Arnold Bennett was born in a street called Hope Street. A street
less hopeful it would be hard to imagine.' Thus begins Margaret
Drabble's biography of a man whose most famous achievement was to
re-create, in such novels as The Old Wives' Tale and Clayhanger,
the life, atmosphere and character of the 'Five Towns' region in
which he was born and grew up. Arnold Bennett is a very personal
book. 'What interests me', writes the author, 'is Bennett's
background, his childhood and origins, for they are very similar to
my own. My mother's family came from the Potteries, and the Bennett
novels seem to me to portray a way of life that still existed when
I was a child, and indeed persists in certain areas.

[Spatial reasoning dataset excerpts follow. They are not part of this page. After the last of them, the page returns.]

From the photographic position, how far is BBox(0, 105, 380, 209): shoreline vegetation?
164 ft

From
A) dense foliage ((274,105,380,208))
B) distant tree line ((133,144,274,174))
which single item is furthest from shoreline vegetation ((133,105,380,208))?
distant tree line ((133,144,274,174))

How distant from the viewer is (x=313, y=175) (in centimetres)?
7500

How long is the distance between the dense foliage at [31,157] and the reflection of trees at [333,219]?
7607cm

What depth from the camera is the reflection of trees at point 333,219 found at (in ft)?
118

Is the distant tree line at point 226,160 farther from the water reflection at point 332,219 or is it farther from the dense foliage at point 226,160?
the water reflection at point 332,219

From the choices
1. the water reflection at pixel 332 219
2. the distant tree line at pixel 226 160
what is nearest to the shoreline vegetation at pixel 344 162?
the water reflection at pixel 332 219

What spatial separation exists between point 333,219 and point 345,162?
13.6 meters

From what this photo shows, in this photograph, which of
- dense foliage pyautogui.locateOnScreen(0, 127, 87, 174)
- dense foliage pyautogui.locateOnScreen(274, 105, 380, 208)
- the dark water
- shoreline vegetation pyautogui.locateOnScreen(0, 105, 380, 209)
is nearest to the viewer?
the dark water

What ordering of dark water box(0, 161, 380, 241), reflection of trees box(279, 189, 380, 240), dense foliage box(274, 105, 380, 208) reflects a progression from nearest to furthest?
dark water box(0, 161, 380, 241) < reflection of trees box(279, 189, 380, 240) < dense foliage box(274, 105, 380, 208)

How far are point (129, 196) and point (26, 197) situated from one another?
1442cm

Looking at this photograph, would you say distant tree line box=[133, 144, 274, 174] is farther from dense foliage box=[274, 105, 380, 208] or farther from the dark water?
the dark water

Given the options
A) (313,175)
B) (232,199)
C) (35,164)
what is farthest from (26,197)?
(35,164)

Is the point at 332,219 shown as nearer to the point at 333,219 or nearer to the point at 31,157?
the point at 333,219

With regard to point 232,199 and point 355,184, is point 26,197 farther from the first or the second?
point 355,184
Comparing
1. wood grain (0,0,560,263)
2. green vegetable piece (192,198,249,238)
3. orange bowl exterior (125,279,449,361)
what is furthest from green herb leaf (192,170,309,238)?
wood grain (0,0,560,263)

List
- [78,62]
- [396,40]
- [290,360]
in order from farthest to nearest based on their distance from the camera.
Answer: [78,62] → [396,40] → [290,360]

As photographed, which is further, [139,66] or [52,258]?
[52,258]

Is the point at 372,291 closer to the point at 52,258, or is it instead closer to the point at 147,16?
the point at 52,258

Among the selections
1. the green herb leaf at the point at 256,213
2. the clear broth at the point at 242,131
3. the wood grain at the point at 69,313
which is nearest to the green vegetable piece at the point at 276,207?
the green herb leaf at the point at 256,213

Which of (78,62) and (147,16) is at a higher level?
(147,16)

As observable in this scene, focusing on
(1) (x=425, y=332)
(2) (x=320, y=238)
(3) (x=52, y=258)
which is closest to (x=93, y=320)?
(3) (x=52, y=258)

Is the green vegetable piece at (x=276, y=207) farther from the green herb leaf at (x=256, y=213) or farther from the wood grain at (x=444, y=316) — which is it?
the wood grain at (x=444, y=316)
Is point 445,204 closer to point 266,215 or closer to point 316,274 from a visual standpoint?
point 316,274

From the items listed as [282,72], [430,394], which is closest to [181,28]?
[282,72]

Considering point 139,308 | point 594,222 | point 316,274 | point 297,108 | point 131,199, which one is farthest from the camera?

So like all
books this has been partly an act of self-exploration.' Of Bennett
as a writer Drabble says 'The best books I think are very fine
indeed, on the highest level, deeply moving, original and dealing
with material that I had never before encountered in fiction, but
only in life: I feel they have been underrated, and my response to
them is so constant, even after years of work on them and constant
re-readings, that I want to communicate enthusiasm.' Of Bennett as
a man she paints an affectionate portrait, not glossing over the
irritability, dyspepsia and rigidity which at times made him so
difficult a companion but reminding us too of his honesty,
kindliness and sensitivity. 'Many a time,' she writes at the end of
the book, 're-reading a novel, reading a letter or a piece of his
Journal, I have wanted to shake his hand, or to thank him, to say
well done. I have written this instead.